Dance Dance Revolution DVD Game
- North American cover art
- Designers: Imagination Entertainment
- Publishers: Imagination Entertainment
- Publication: NA: 2006; EU: September 2007; AU: 2007;
- Series: Dance Dance Revolution

= Dance Dance Revolution DVD Game =

2006 video game

Dance Dance Revolution DVD Game is a 2006 DVD-based game in the Dance Dance Revolution series (or DDR series) hosted by Roxee, a member of the Australian children's entertainment property, The Funkees. It is unique from other DDR games for a number of reasons. It was the first DDR game not to be developed by the creators of the original series, Konami. The only other non-Konami-developed DDR game is the Disney Channel Edition. To date it remains the only game neither developed nor published by Konami and, perhaps more significantly, it is the only game in the series which lacks input.

==Gameplay==

Although several entries in the Plug-n-Play subseries of DDR games (most notably My First Dance Dance Revolution) featured simplified (2-step) or smaller scale dance pads for children, the 2 dance pads which come bundled with Dance Dance Revolution DVD Game are scaled-back to the point where they no longer allow input to the game. The reason for this could be that as a game intended for players of ages 5 and older, younger players could have technical difficulties in gameplay. Instead, the Dance Dance Revolution DVD Game instruction booklet sets up a subjective scoring system where 1-4 players vote on each other's dance moves (style) and adherence to the rhythm.

==Music==
Dance Dance Revolution DVD Game features 30 unique songs referred to as Dance Sessions. As these songs are played, personal dance instructor Roxee, encourages players to keep up the good work. Roxee is a member of the Australian children's entertainment property, The Funkees.

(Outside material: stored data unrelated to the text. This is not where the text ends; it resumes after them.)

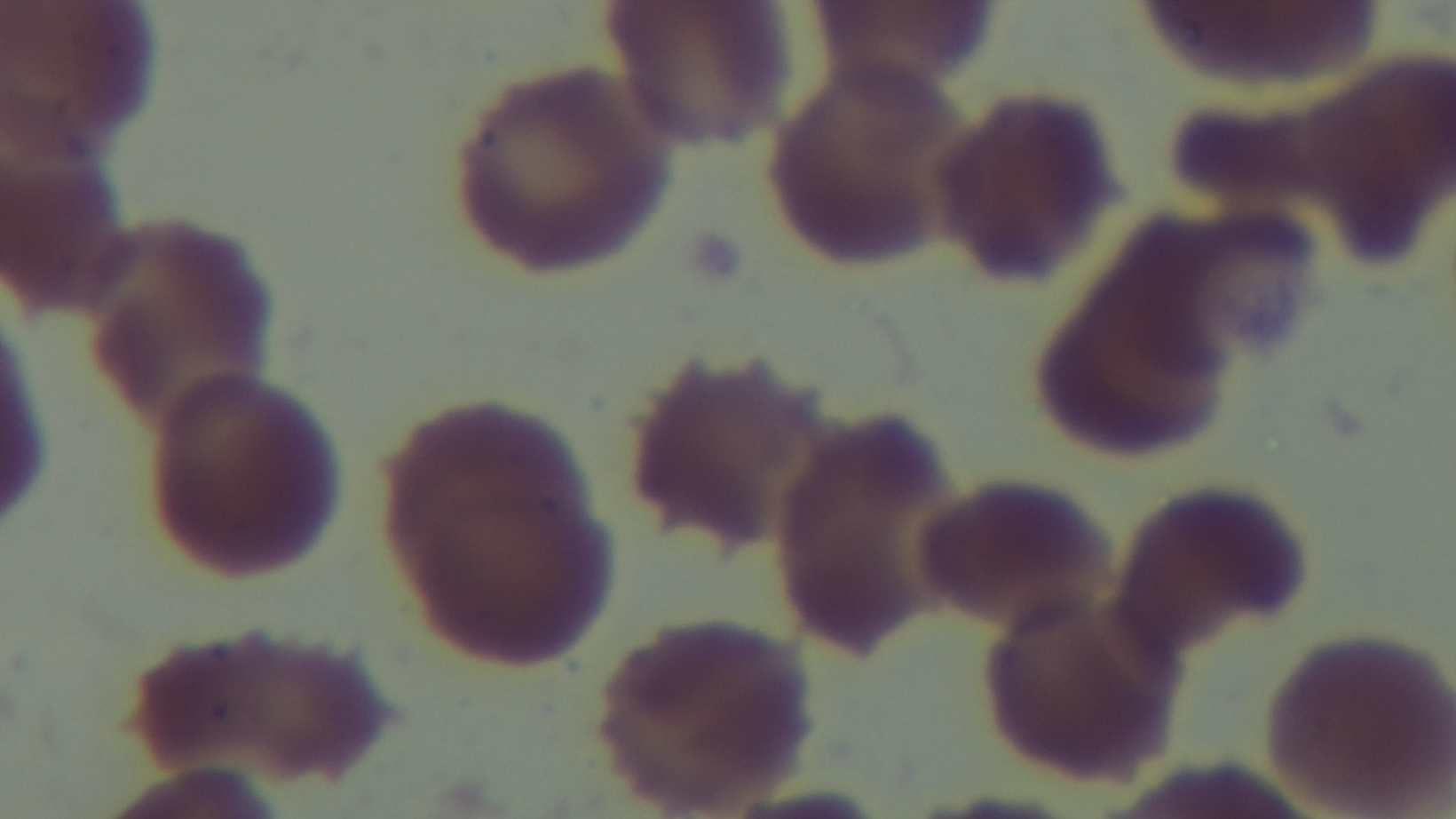

Summary:
  - Modality: light microscopy
  - Field of view: single
  - Preparation: thin
  - Capture: mounted 4K digital camera
  - Stain: Giemsa
  - Malaria status: negative
  - Objective: 100x oil immersion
Identify the cell.
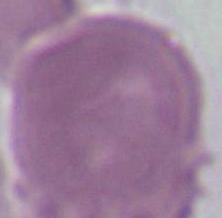
An erythrocyte.

Micrograph. Captured at 1000x magnification.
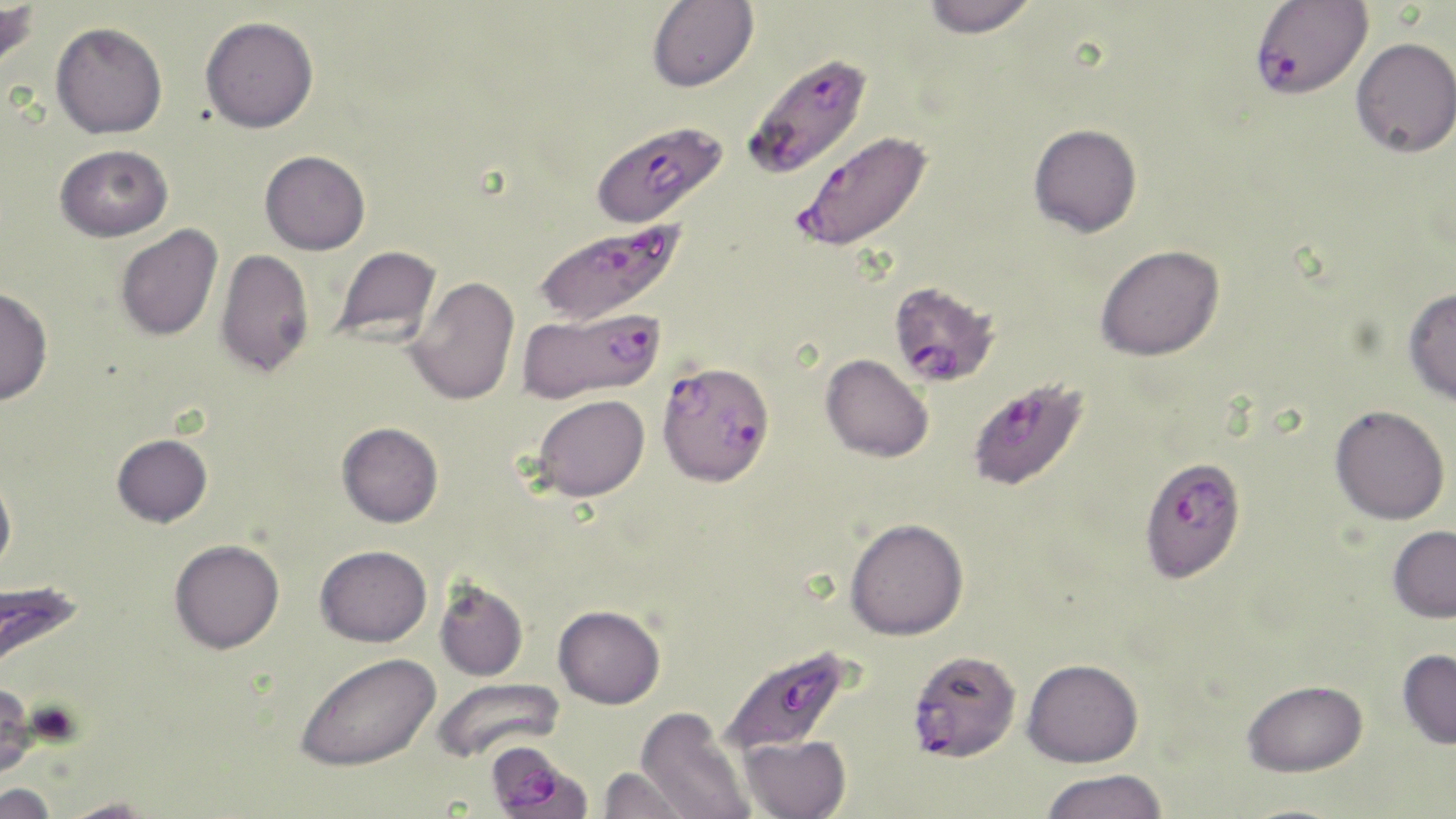

slide_level_diagnosis: Plasmodium falciparum
magnification: 1000x
field_of_view: single
plasmodium_falciparum_infected_red_blood_cell_locations: 'approximate bounding boxes as (x1,y1)-(x2,y2) corner pairs in pixels: (1249,0)-(1373,101), (747,53)-(869,178), (589,119)-(728,230), (791,133)-(933,255), (531,218)-(686,326), (893,294)-(997,389), (517,306)-(667,403), (647,368)-(778,494), (968,371)-(1086,493), (1140,455)-(1235,582), (0,576)-(87,666), (719,645)-(853,759), (908,649)-(1022,763), (485,745)-(589,818)'
preparation: thin blood film
uninfected_red_blood_cell_locations: 'approximate bounding boxes as (x1,y1)-(x2,y2) corner pairs in pixels: (0,0)-(39,77), (647,0)-(759,92), (922,0)-(1037,39), (200,16)-(319,133), (51,21)-(167,138), (1351,36)-(1456,157), (1028,123)-(1142,237), (55,144)-(173,242), (260,150)-(370,254), (115,224)-(222,341), (1095,244)-(1224,361), (331,245)-(442,347), (215,248)-(314,377), (404,276)-(520,406), (0,286)-(53,406), (1403,287)-(1456,406), (821,353)-(934,462), (531,394)-(650,502), (1330,404)-(1450,524), (337,422)-(443,527), (112,433)-(212,527), (0,472)-(17,578), (845,517)-(969,640), (1388,525)-(1456,622), (169,539)-(284,653), (315,544)-(432,647), (434,578)-(529,681), (553,605)-(665,709), (1397,648)-(1456,749), (294,652)-(440,771), (1022,658)-(1144,767), (430,676)-(565,766), (1241,679)-(1369,776), (0,684)-(38,780), (635,707)-(755,819), (738,734)-(852,819), (598,766)-(696,818), (1039,769)-(1167,819), (0,783)-(57,819), (55,798)-(160,818), (1231,802)-(1356,819)'
stain: May-Grünwald-Giemsa
modality: optical microscopy
image_size: 1456×819 pixels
Name the blood parasite species.
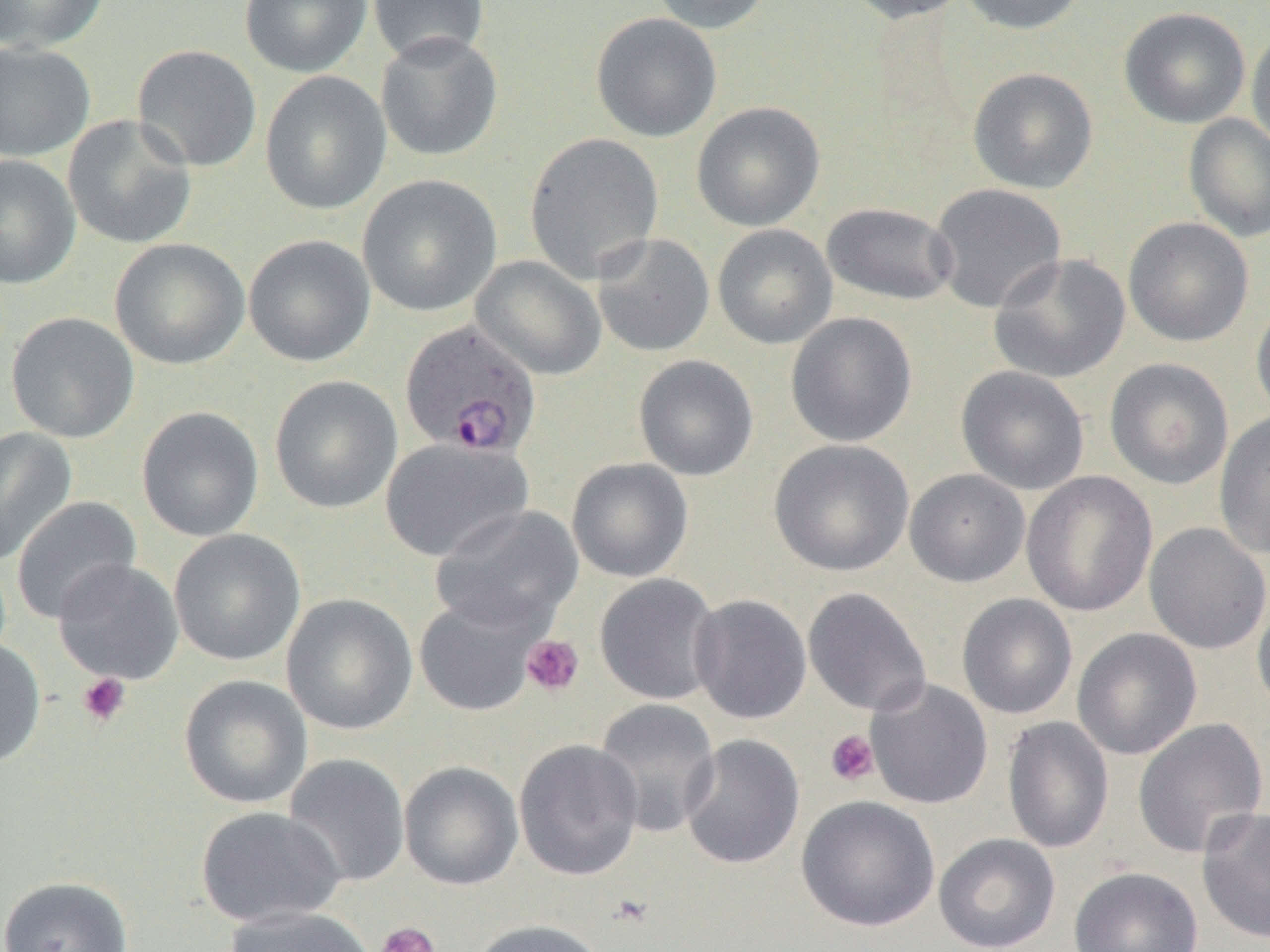
Plasmodium ovale.

Summary:
  - Coordinate format: approximate bounding boxes as (x1, y1, x2, y2) in pixels
  - Plasmodium ovale-infected red blood cell locations: (399, 319, 543, 458)
  - Platelet locations: (521, 634, 584, 697), (77, 673, 131, 727), (825, 729, 879, 786), (608, 893, 654, 929), (374, 921, 441, 952)
  - Uninfected red blood cell locations: (0, 0, 109, 53), (239, 0, 372, 77), (365, 0, 491, 66), (648, 0, 772, 34), (841, 0, 973, 23), (955, 0, 1089, 35), (1119, 7, 1251, 129), (590, 12, 722, 142), (1246, 30, 1270, 153), (375, 31, 504, 162), (0, 42, 96, 161), (131, 44, 262, 173), (967, 67, 1098, 193), (260, 71, 392, 216), (691, 102, 825, 231), (1183, 113, 1270, 242), (62, 114, 198, 250), (524, 133, 664, 283), (0, 154, 81, 289), (357, 174, 501, 317), (928, 183, 1067, 313), (821, 202, 958, 306), (1122, 216, 1254, 347), (712, 224, 837, 349), (592, 233, 715, 357), (243, 234, 376, 367), (110, 238, 250, 370), (988, 252, 1131, 384), (470, 255, 607, 381), (1250, 296, 1270, 423), (785, 311, 918, 447), (6, 312, 140, 443), (633, 355, 759, 481), (1104, 358, 1234, 489), (956, 365, 1090, 495), (269, 375, 403, 514), (136, 406, 264, 542), (1214, 411, 1270, 559), (0, 427, 77, 565), (381, 437, 533, 563), (769, 439, 914, 577), (567, 457, 694, 583), (904, 469, 1030, 587), (1021, 471, 1157, 617), (10, 496, 142, 624), (430, 505, 584, 635), (1144, 522, 1270, 655), (168, 529, 306, 666), (52, 559, 184, 685), (594, 573, 722, 705), (802, 587, 932, 717), (1252, 589, 1270, 719), (281, 593, 418, 735), (956, 593, 1078, 719), (688, 594, 812, 724), (414, 595, 543, 717), (1072, 627, 1202, 760), (0, 636, 46, 768), (179, 674, 313, 809), (866, 678, 993, 810), (594, 698, 721, 838), (1002, 716, 1115, 853), (1132, 718, 1268, 859), (679, 733, 805, 870), (513, 738, 645, 881), (283, 753, 410, 887), (399, 761, 523, 890), (796, 795, 941, 932), (195, 805, 346, 928), (1196, 807, 1270, 944), (933, 833, 1061, 952), (1068, 866, 1204, 952), (0, 875, 134, 952), (223, 905, 379, 952), (469, 919, 608, 952)
  - Modality: optical microscopy
  - Image size: 1270×952 pixels
  - Magnification: 1000x
  - Preparation: thin blood film
  - Field of view: one of a larger specimen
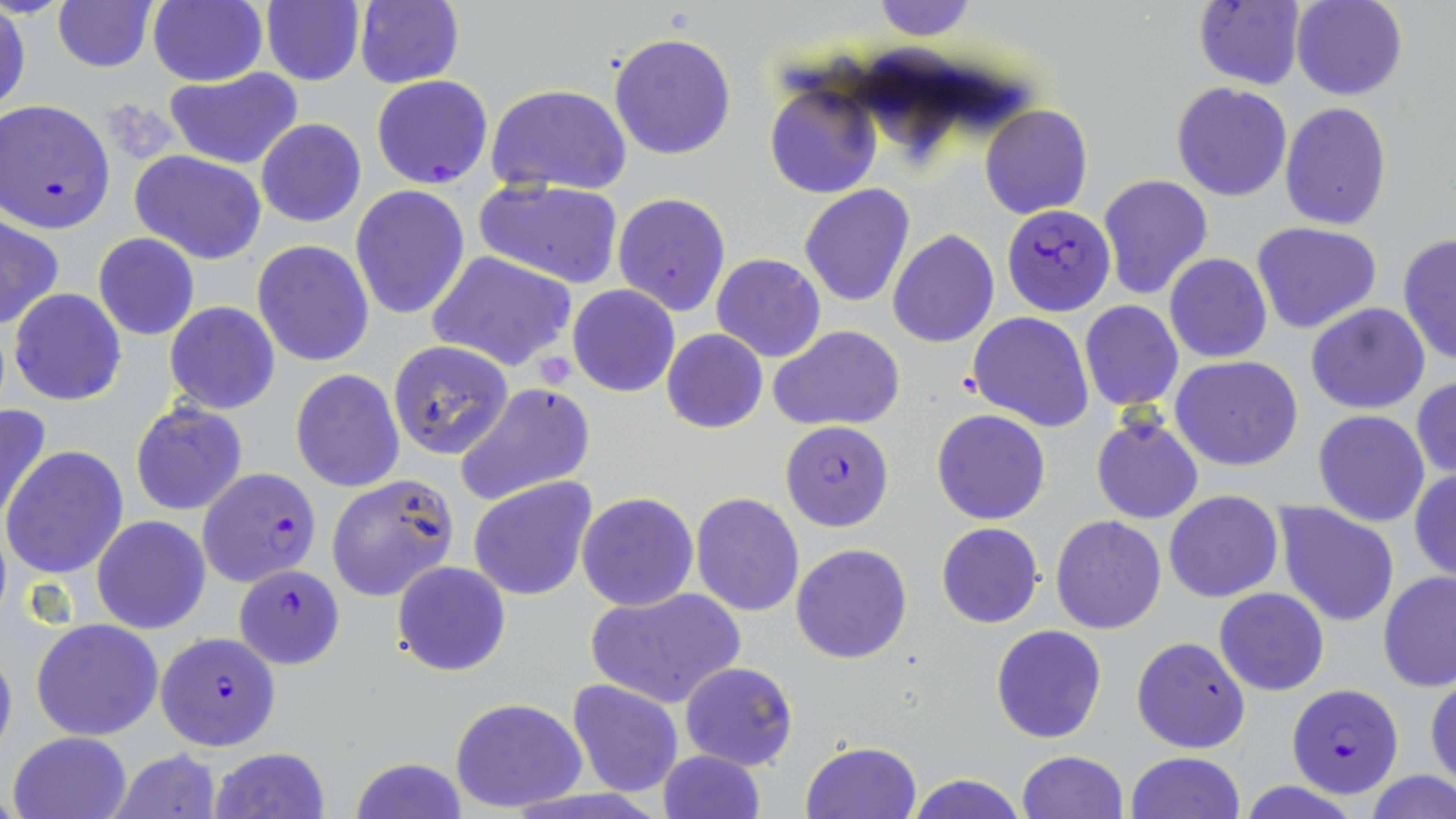 Approximate bounding boxes as named x1/y1/x2/y2 corners in pixels. Uninfected red blood cell locations: (x1=148, y1=0, x2=267, y2=86), (x1=260, y1=0, x2=365, y2=86), (x1=355, y1=0, x2=465, y2=90), (x1=868, y1=0, x2=978, y2=41), (x1=1293, y1=0, x2=1407, y2=101), (x1=52, y1=1, x2=157, y2=72), (x1=1192, y1=1, x2=1305, y2=89), (x1=1, y1=5, x2=30, y2=116), (x1=608, y1=30, x2=737, y2=160), (x1=163, y1=68, x2=305, y2=169), (x1=764, y1=81, x2=883, y2=200), (x1=1171, y1=82, x2=1294, y2=201), (x1=486, y1=83, x2=632, y2=196), (x1=1279, y1=102, x2=1392, y2=230), (x1=979, y1=103, x2=1093, y2=219), (x1=256, y1=118, x2=366, y2=229), (x1=130, y1=150, x2=267, y2=265), (x1=1097, y1=173, x2=1213, y2=299), (x1=474, y1=177, x2=625, y2=288), (x1=349, y1=184, x2=471, y2=321), (x1=798, y1=184, x2=916, y2=308), (x1=613, y1=192, x2=730, y2=317), (x1=1, y1=216, x2=63, y2=330), (x1=1253, y1=221, x2=1383, y2=333), (x1=888, y1=228, x2=999, y2=348), (x1=93, y1=233, x2=200, y2=341), (x1=1397, y1=233, x2=1456, y2=365), (x1=252, y1=239, x2=374, y2=366), (x1=427, y1=250, x2=576, y2=373), (x1=1164, y1=252, x2=1273, y2=363), (x1=711, y1=254, x2=827, y2=362), (x1=266, y1=255, x2=390, y2=467), (x1=568, y1=285, x2=680, y2=398), (x1=8, y1=288, x2=127, y2=406), (x1=1078, y1=300, x2=1183, y2=412), (x1=164, y1=301, x2=280, y2=414), (x1=1306, y1=302, x2=1431, y2=414), (x1=967, y1=312, x2=1094, y2=430), (x1=770, y1=325, x2=906, y2=432), (x1=661, y1=328, x2=768, y2=433), (x1=387, y1=341, x2=514, y2=460), (x1=1171, y1=355, x2=1304, y2=471), (x1=290, y1=369, x2=405, y2=492), (x1=1411, y1=375, x2=1456, y2=479), (x1=455, y1=382, x2=595, y2=506), (x1=129, y1=400, x2=249, y2=517), (x1=0, y1=402, x2=54, y2=531), (x1=932, y1=409, x2=1051, y2=525), (x1=1313, y1=409, x2=1431, y2=527), (x1=1090, y1=417, x2=1204, y2=523), (x1=3, y1=446, x2=130, y2=579), (x1=1410, y1=470, x2=1456, y2=582), (x1=325, y1=474, x2=460, y2=603), (x1=467, y1=476, x2=599, y2=603), (x1=1165, y1=490, x2=1284, y2=603), (x1=576, y1=493, x2=699, y2=612), (x1=690, y1=493, x2=805, y2=616), (x1=1274, y1=503, x2=1399, y2=626), (x1=91, y1=515, x2=210, y2=634), (x1=1051, y1=515, x2=1167, y2=634), (x1=936, y1=522, x2=1042, y2=628), (x1=791, y1=542, x2=912, y2=664), (x1=391, y1=560, x2=510, y2=677), (x1=1378, y1=571, x2=1456, y2=693), (x1=586, y1=586, x2=746, y2=709), (x1=1214, y1=587, x2=1329, y2=695), (x1=30, y1=618, x2=163, y2=739), (x1=991, y1=624, x2=1108, y2=744), (x1=1130, y1=634, x2=1251, y2=754), (x1=0, y1=638, x2=17, y2=763), (x1=678, y1=661, x2=799, y2=770), (x1=1426, y1=675, x2=1456, y2=789), (x1=567, y1=679, x2=686, y2=799), (x1=449, y1=696, x2=588, y2=811), (x1=8, y1=730, x2=133, y2=819), (x1=802, y1=741, x2=921, y2=818), (x1=208, y1=746, x2=330, y2=819), (x1=109, y1=749, x2=222, y2=819), (x1=658, y1=749, x2=766, y2=819), (x1=1015, y1=750, x2=1128, y2=819), (x1=1126, y1=751, x2=1245, y2=819), (x1=348, y1=757, x2=470, y2=818), (x1=1365, y1=769, x2=1456, y2=819), (x1=906, y1=773, x2=1028, y2=819). Plasmodium falciparum-infected red blood cell locations: (x1=371, y1=75, x2=493, y2=190), (x1=0, y1=98, x2=114, y2=231), (x1=1003, y1=204, x2=1115, y2=315), (x1=780, y1=420, x2=894, y2=531), (x1=196, y1=468, x2=322, y2=588), (x1=233, y1=563, x2=346, y2=669), (x1=155, y1=630, x2=282, y2=751), (x1=1287, y1=683, x2=1405, y2=798). Platelet locations: (x1=539, y1=355, x2=577, y2=388). Slide-level diagnosis: Plasmodium falciparum. May-Grünwald-Giemsa-stained preparation. One field of a larger specimen. 1000x magnification. Thin blood film. Image is 1456×819 pixels. Light microscopy.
Name the cell type shown.
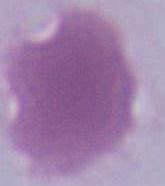

An erythrocyte.

{
  "modality": "micrograph",
  "magnification": "1000x"
}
Classify this cell by malaria status.
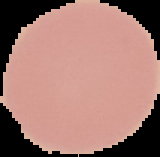
It is uninfected.

preparation = thin blood smear
image type = segmented cell region on a black background
image size = 160×157 pixels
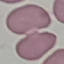

Malaria status: uninfected. Acquired by smartphone through the microscope eyepiece. Giemsa stain. Thin blood film. Cell patch, automatically extracted from a larger field of view and resized to 64 × 64 pixels.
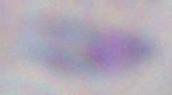

Summary:
  - Identification: Toxoplasma gondii
  - Magnification: 1000x
  - Modality: micrograph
Classify this cell by malaria status.
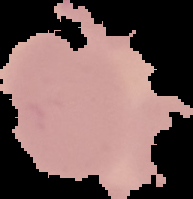

Uninfected.

From a thin blood film. Segmented cell region on a black background. Image is 193×199 pixels.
Report the malaria status of this cell.
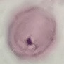
Uninfected.

preparation: thin smear
image_type: cell patch, automatically extracted from a larger field of view and resized to 64 × 64 pixels
capture: smartphone through the microscope eyepiece
stain: Giemsa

Dance Sessions featured are listed in the following table:

| Songs from Dance Dance Revolution DVD Game |
|---|
| Jamaican Gingerbread |
| Get Your Groove On |
| Mini Monsta |
| Just Let It Go |
| Starting Over Again |
| Turn Up Ya Rhythm |
| Under Construction |
| Loupe de Loupe |
| Overclocked Tribute |
| Eleven-Twenty-Nine |
| Nitro Scooter |
| Turn It Up |
| Commodore '65 |
| Beyond the Silence |
| Help Me Dr. Dance |
| The Love Returns |
| Feel the Music |
| It's Electrified! |
| Time to Jam |
| Short Stop in Paradise |
| Don't Just Sit There |
| Dust Off the Vinyl |
| Where's My Hero? |
| Red Hat Revival |
| All You Need to Know |
| Escape the Energy |
| Shake Your Body |
| Put It Together |
| Superslider |
| Going Round Again |

==Reception==
Dance Dance Revolution DVD Game was released in 2006 for the North American (NTSC) market and in 2007 for the UK and Australian (PAL) markets. Since its release, sales were lackluster despite earning the National Parenting Center's "Seal of Approval." GameSetWatch's Simon Carless anecdotally suggests that when a player learns that the game mat doesn't have any connection to the DVD player, "a little piece inside of him die[s]." Kotakus Brian Ashcraft emphatically denounced the product as "not a game." Due to its membership in Konami's Dance Dance Revolution series, however, it has been purchased by collectors and investors speculating on future collectible value.